I later realized God had given me an opportunity to observe the truth in the parable of the farmer sewing seeds.  All of these students were being given the one Word who could unlock the gates of Hell to let them out, and yet, most of them . . . didn’t even know it.

I ache for them to know what they are missing.

He taught them many things in parables, and in His teaching He said to them:  “Listen! Consider the sower who went out to sow. As he sowed, this occurred: Some seed fell along the path, and the birds came and ate it up. Other seed fell on rocky ground where it didn’t have much soil, and it sprang up right away, since it didn’t have deep soil. When the sun came up, it was scorched, and since it didn’t have a root, it withered. Other seed fell among thorns, and the thorns came up and choked it, and it didn’t produce a crop.  Still others fell on good ground and produced a crop that increased 30, 60, and 100 times [what was sown].” Then He said, “Anyone who has ears to hear should listen!” (Mark 4:2-9, HCSB)

Then He said to them: “Do you not understand this parable?

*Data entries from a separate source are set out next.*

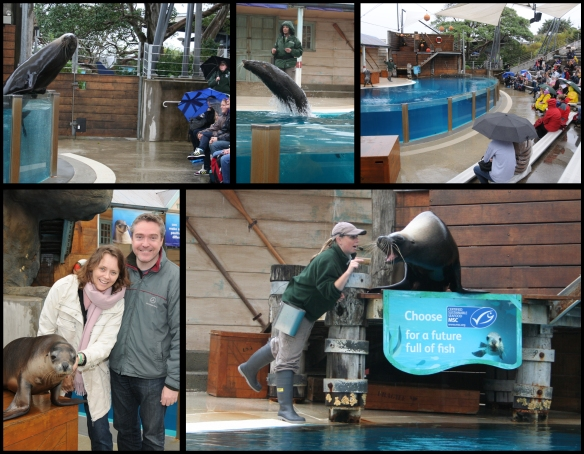 Taronga Zoo's Sea Lion Show and Fish 4 Life Program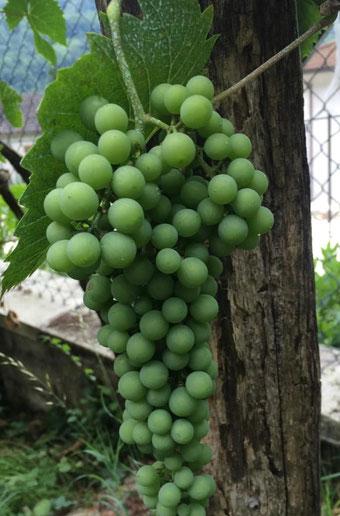 Grappolo uva Pecorina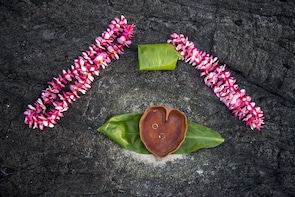 Wedding Ceremony or Vow Renewal on the Big island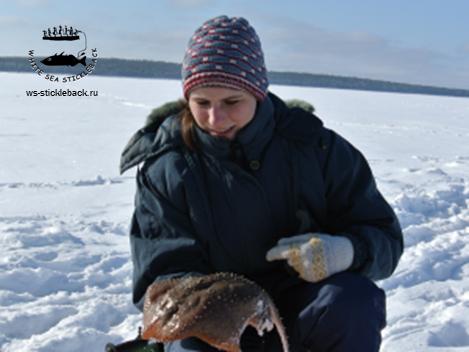 Елена Рыбкина (Шатских) Белое море проект о трехиглой колюшке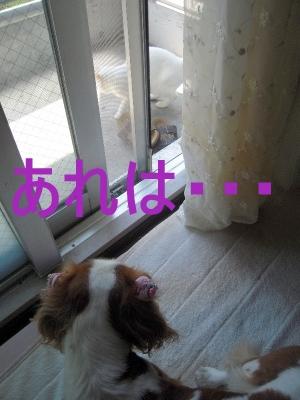 f0214121_21262091.jpg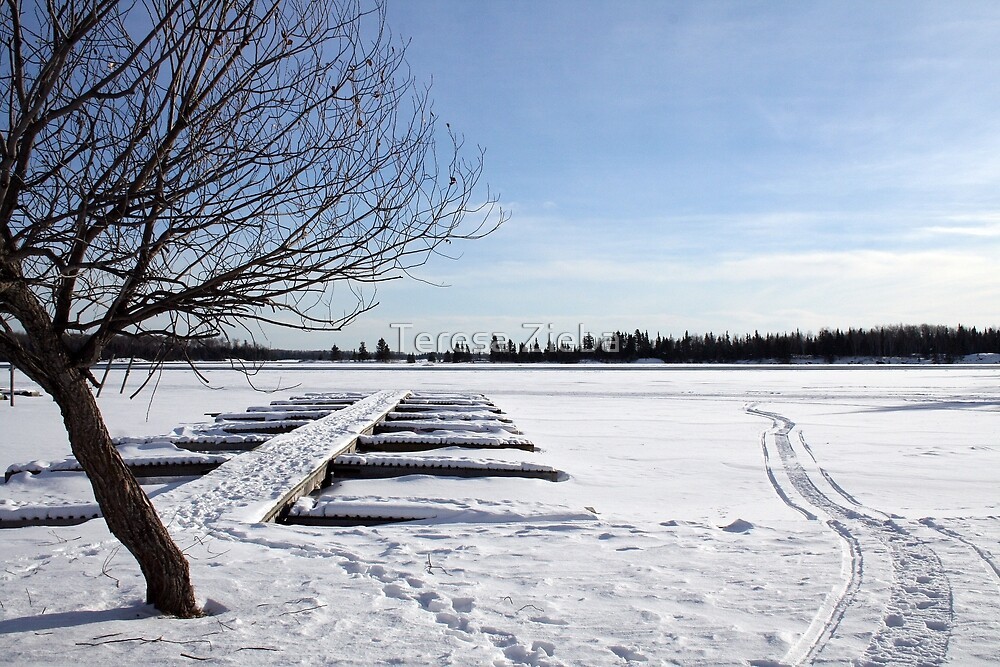Winter Marina by Teresa Zieba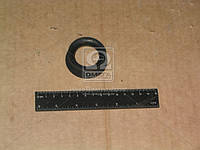 Пыльник пальца рулевого КАМАЗ (малый) (пр-во БРТ) 5320-3414074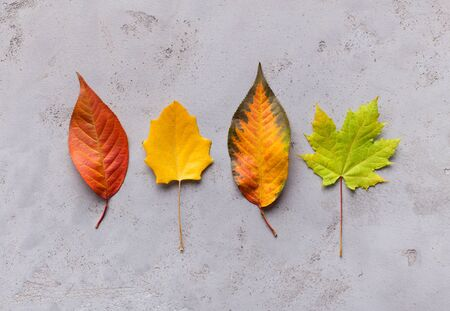 Photo for Bright and creative composition of different colorful autumn fallen leaves on grey - Royalty Free Image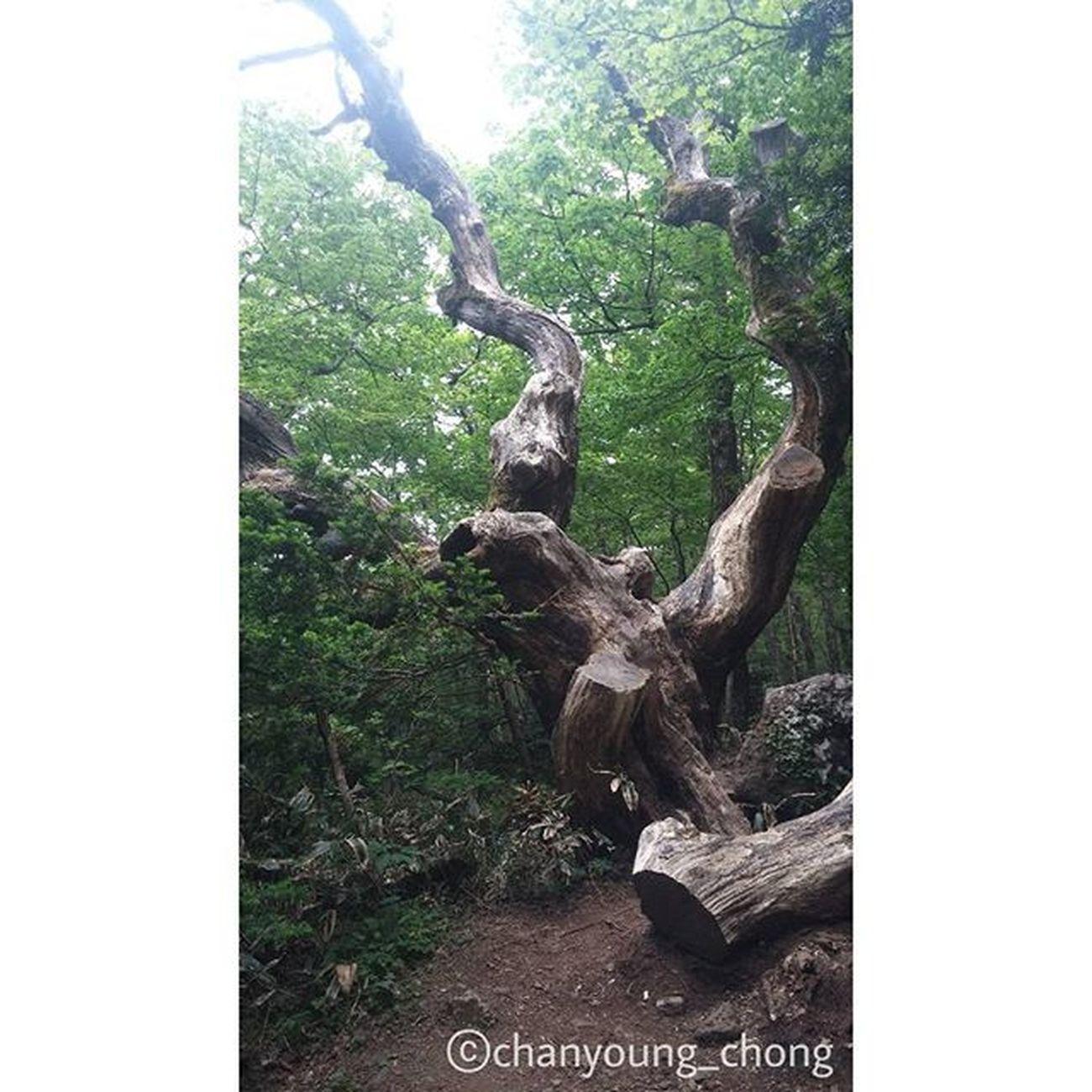 개인적으로 좋아하는 사진. 이 사진을 보고있자니 어떠한 느낌을 받는 것 같아서 좋다. 느낌있는 사진이랄까😏 대한민국 제주도 제주 나무 한라산  오름 여행 사진 Korea Jejuisland Jeju Tree Moutain Hanra Orum Travel Travelgram Photo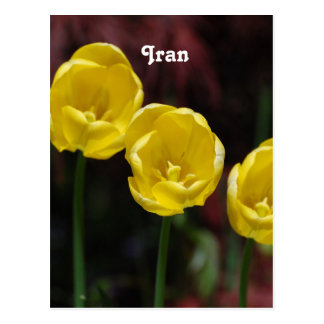 Iranian Tulip Postcard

How then will you understand any of the parables? The sower sows the word. These are the ones along the path where the word is sown: when they hear, immediately Satan comes and takes away the word sown in them. And these are the ones sown on rocky ground: when they hear the word, immediately they receive it with joy.  But they have no root in themselves; they are short-lived. When affliction or persecution comes because of the word, they immediately stumble. Others are sown among thorns; these are the ones who hear the word, but the worries of this age, the seduction of wealth, and the desires for other things enter in and choke the word, and it becomes unfruitful. But the ones sown on good ground are those who hear the word, welcome it, and produce a crop: 30, 60, and 100 times [what was sown].” (Mark 4:13-20, HCSB)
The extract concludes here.